→ **ЗАДАЧА ДЛЯ РЕШЕНИЯ**: Замените в приведенном ниже материале «race car» на «sports car» и больше ничего не меняйте. Картинки в ответ, пожалуйста, не включайте.

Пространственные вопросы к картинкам

━━━━━━━━

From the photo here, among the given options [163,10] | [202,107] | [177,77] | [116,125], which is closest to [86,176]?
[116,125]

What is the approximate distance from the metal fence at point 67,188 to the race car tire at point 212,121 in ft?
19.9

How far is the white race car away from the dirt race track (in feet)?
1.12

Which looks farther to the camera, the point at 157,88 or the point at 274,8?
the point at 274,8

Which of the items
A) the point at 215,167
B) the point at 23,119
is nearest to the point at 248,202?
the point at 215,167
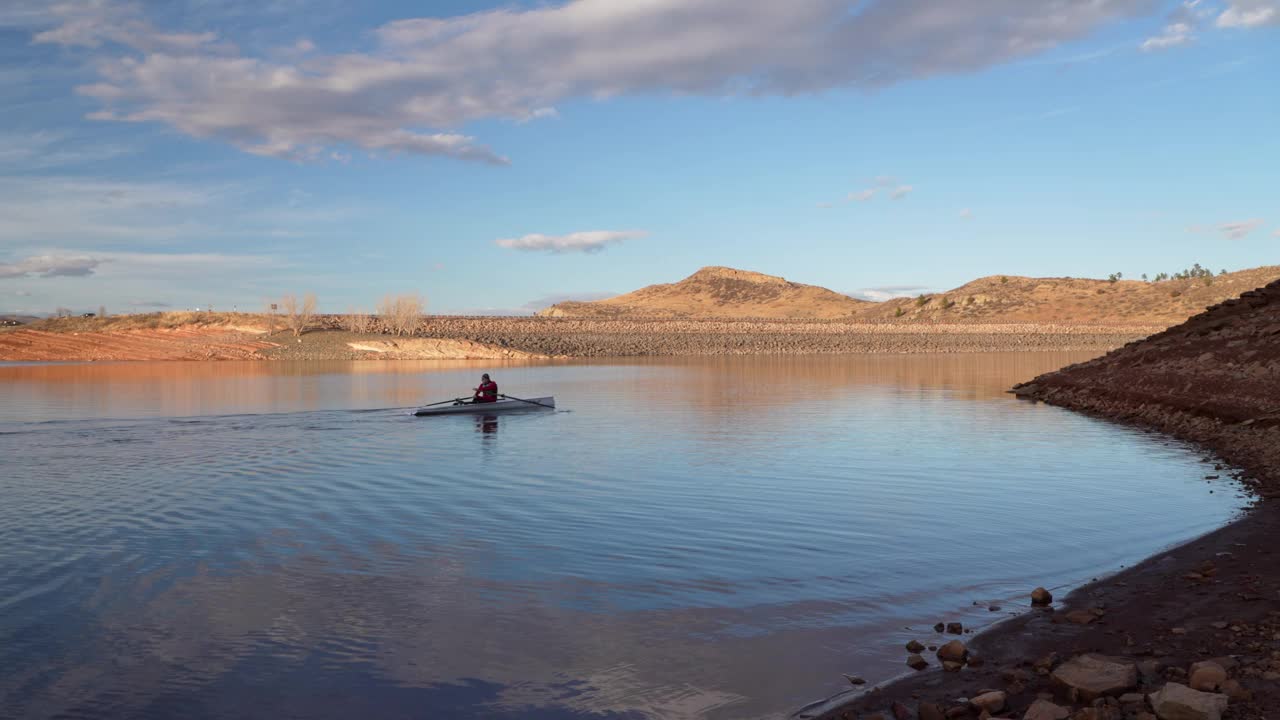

━━━━━━━━

→ **ИТОГОВЫЙ РЕЗУЛЬТАТ**:
From the photo here, among the given options [163,10] | [202,107] | [177,77] | [116,125], which is closest to [86,176]?
[116,125]

What is the approximate distance from the metal fence at point 67,188 to the sports car tire at point 212,121 in ft?
19.9

How far is the white sports car away from the dirt race track (in feet)?
1.12

Which looks farther to the camera, the point at 157,88 or the point at 274,8?
the point at 274,8

Which of the items
A) the point at 215,167
B) the point at 23,119
is nearest to the point at 248,202?
the point at 215,167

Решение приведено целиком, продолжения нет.